**DIRECTION:**
Print all the records exactly, please.

**ENTRIES PROVIDED:**
## start

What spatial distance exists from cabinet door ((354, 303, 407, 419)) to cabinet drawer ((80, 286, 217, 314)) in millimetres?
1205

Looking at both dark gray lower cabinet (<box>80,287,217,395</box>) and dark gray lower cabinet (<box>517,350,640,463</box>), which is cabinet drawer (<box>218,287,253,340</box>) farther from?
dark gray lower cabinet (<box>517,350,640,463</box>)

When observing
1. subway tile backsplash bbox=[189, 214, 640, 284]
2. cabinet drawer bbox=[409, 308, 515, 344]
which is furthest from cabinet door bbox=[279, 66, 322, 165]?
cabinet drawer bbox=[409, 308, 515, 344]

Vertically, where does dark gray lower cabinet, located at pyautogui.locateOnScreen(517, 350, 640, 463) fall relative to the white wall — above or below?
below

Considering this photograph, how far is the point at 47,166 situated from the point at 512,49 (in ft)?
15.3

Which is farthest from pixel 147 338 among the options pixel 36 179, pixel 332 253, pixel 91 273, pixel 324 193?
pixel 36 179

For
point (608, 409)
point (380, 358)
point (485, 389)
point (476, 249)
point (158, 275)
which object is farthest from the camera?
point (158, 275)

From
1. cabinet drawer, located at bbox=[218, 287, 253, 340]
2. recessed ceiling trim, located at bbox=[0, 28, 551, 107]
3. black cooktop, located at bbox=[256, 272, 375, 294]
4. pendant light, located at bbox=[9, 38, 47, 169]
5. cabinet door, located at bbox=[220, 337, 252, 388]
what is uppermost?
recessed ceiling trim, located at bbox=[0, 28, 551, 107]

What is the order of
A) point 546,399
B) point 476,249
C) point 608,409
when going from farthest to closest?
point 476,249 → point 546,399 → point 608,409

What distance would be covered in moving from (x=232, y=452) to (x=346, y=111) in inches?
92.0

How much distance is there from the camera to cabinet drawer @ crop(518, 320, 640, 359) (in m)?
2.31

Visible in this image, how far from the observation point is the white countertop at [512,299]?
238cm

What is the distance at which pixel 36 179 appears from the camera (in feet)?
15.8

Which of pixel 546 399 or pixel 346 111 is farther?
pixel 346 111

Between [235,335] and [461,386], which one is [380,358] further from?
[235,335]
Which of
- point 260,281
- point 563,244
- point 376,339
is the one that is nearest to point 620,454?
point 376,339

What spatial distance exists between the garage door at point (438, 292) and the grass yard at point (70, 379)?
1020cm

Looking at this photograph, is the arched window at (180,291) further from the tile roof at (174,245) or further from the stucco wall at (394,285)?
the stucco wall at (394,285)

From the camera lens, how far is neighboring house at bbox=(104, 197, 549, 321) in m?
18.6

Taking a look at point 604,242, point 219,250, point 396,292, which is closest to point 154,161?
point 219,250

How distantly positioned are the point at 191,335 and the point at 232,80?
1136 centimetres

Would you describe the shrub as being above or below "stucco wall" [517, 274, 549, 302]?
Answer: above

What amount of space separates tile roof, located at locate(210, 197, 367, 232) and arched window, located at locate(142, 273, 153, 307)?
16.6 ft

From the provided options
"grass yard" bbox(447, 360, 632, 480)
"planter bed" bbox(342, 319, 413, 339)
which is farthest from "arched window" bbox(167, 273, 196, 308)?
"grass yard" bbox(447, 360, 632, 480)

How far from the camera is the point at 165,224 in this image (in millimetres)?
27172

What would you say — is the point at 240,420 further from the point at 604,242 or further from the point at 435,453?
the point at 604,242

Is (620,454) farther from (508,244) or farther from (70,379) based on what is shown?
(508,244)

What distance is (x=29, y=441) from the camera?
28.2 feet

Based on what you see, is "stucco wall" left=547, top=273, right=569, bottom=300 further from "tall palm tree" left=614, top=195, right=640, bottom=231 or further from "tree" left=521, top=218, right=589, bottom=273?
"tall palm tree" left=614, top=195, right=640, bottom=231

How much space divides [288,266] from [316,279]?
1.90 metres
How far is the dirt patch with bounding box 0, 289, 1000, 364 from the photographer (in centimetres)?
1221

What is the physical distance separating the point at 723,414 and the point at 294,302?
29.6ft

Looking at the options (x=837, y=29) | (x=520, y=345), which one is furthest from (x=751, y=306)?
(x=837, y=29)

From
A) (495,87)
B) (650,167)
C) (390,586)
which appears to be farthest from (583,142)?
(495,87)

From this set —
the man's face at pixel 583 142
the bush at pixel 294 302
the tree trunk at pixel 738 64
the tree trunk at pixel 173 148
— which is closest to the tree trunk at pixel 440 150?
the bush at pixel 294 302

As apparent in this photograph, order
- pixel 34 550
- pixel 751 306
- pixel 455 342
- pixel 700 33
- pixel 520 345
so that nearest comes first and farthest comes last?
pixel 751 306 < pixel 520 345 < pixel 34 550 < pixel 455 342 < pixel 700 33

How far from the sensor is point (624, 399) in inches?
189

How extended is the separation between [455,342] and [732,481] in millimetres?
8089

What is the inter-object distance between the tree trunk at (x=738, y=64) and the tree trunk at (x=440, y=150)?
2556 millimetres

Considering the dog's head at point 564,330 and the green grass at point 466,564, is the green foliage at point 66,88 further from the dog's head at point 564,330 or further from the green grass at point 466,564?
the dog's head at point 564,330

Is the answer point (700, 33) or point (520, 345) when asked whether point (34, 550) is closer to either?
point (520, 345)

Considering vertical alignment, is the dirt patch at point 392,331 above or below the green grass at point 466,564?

## end

**SOLUTION FOR THIS PROBLEM:**
What spatial distance exists from cabinet door ((354, 303, 407, 419)) to cabinet drawer ((80, 286, 217, 314)) in millimetres?
1205

Looking at both dark gray lower cabinet (<box>80,287,217,395</box>) and dark gray lower cabinet (<box>517,350,640,463</box>), which is cabinet drawer (<box>218,287,253,340</box>) farther from?
dark gray lower cabinet (<box>517,350,640,463</box>)

When observing
1. subway tile backsplash bbox=[189, 214, 640, 284]
2. cabinet drawer bbox=[409, 308, 515, 344]
which is furthest from cabinet door bbox=[279, 66, 322, 165]?
cabinet drawer bbox=[409, 308, 515, 344]

Vertically, where does dark gray lower cabinet, located at pyautogui.locateOnScreen(517, 350, 640, 463) fall relative to the white wall — above or below?
below

Considering this photograph, how far is the point at 47,166 situated from the point at 512,49 (in ft)?
15.3

Which is farthest from pixel 147 338 among the options pixel 36 179, pixel 332 253, pixel 91 273, pixel 324 193?
pixel 36 179

For
point (608, 409)
point (380, 358)
point (485, 389)
point (476, 249)
point (158, 275)
which object is farthest from the camera?
point (158, 275)

From
1. cabinet drawer, located at bbox=[218, 287, 253, 340]
2. recessed ceiling trim, located at bbox=[0, 28, 551, 107]
3. black cooktop, located at bbox=[256, 272, 375, 294]
4. pendant light, located at bbox=[9, 38, 47, 169]
5. cabinet door, located at bbox=[220, 337, 252, 388]
what is uppermost?
recessed ceiling trim, located at bbox=[0, 28, 551, 107]

What is the order of
A) point 546,399
B) point 476,249
C) point 608,409
when going from farthest to closest?
point 476,249 → point 546,399 → point 608,409

What distance would be covered in moving from (x=232, y=452) to (x=346, y=111) in inches?
92.0

How much distance is there from the camera to cabinet drawer @ crop(518, 320, 640, 359) (in m)?
2.31

Visible in this image, how far from the observation point is the white countertop at [512,299]?
238cm

What is the distance at which pixel 36 179 appears from the camera (in feet)?
15.8

Which of pixel 546 399 or pixel 346 111 is farther?
pixel 346 111

Between [235,335] and [461,386], which one is [380,358] further from?
[235,335]
Which of
- point 260,281
- point 563,244
- point 376,339
is the one that is nearest to point 620,454?
point 376,339

What spatial distance exists between the garage door at point (438, 292) and the grass yard at point (70, 379)?
1020cm

Looking at this photograph, is the arched window at (180,291) further from the tile roof at (174,245) or further from the stucco wall at (394,285)?
the stucco wall at (394,285)

From the camera lens, how far is neighboring house at bbox=(104, 197, 549, 321) in m?
18.6

Taking a look at point 604,242, point 219,250, point 396,292, which is closest to point 154,161?
point 219,250

How distantly positioned are the point at 191,335 and the point at 232,80?
1136 centimetres

Would you describe the shrub as being above or below "stucco wall" [517, 274, 549, 302]?
Answer: above

What amount of space separates tile roof, located at locate(210, 197, 367, 232) and arched window, located at locate(142, 273, 153, 307)?
16.6 ft

From the provided options
"grass yard" bbox(447, 360, 632, 480)
"planter bed" bbox(342, 319, 413, 339)
which is farthest from "arched window" bbox(167, 273, 196, 308)?
"grass yard" bbox(447, 360, 632, 480)

How far from the camera is the point at 165,224 in this image (in millimetres)?
27172

What would you say — is the point at 240,420 further from the point at 604,242 or further from the point at 435,453?
the point at 604,242

Is (620,454) farther from (508,244) or farther from (70,379) based on what is shown?
(508,244)

What distance is (x=29, y=441) from the camera?
28.2 feet

Based on what you see, is "stucco wall" left=547, top=273, right=569, bottom=300 further from "tall palm tree" left=614, top=195, right=640, bottom=231 or further from "tree" left=521, top=218, right=589, bottom=273?
"tall palm tree" left=614, top=195, right=640, bottom=231

How much space divides [288,266] from [316,279]?
1.90 metres
How far is the dirt patch with bounding box 0, 289, 1000, 364 from the photographer (in centimetres)?
1221

What is the physical distance separating the point at 723,414 and the point at 294,302?
29.6ft

Looking at the options (x=837, y=29) | (x=520, y=345), which one is furthest from (x=751, y=306)?
(x=837, y=29)

From
A) (495,87)
B) (650,167)
C) (390,586)
which appears to be farthest from (583,142)?
(495,87)

From this set —
the man's face at pixel 583 142
the bush at pixel 294 302
the tree trunk at pixel 738 64
the tree trunk at pixel 173 148
— which is closest to the tree trunk at pixel 440 150?
the bush at pixel 294 302

As apparent in this photograph, order
- pixel 34 550
- pixel 751 306
- pixel 455 342
- pixel 700 33
- pixel 520 345
so that nearest comes first and farthest comes last?
pixel 751 306 < pixel 520 345 < pixel 34 550 < pixel 455 342 < pixel 700 33

How far from the sensor is point (624, 399) in inches?
189

How extended is the separation between [455,342] and [732,481] in millimetres?
8089

What is the inter-object distance between the tree trunk at (x=738, y=64) and the tree trunk at (x=440, y=150)?
2556 millimetres

Considering the dog's head at point 564,330 and the green grass at point 466,564, is the green foliage at point 66,88 further from the dog's head at point 564,330 or further from the green grass at point 466,564?
the dog's head at point 564,330

Is the answer point (700, 33) or point (520, 345) when asked whether point (34, 550) is closer to either?
point (520, 345)

Considering vertical alignment, is the dirt patch at point 392,331 above or below the green grass at point 466,564?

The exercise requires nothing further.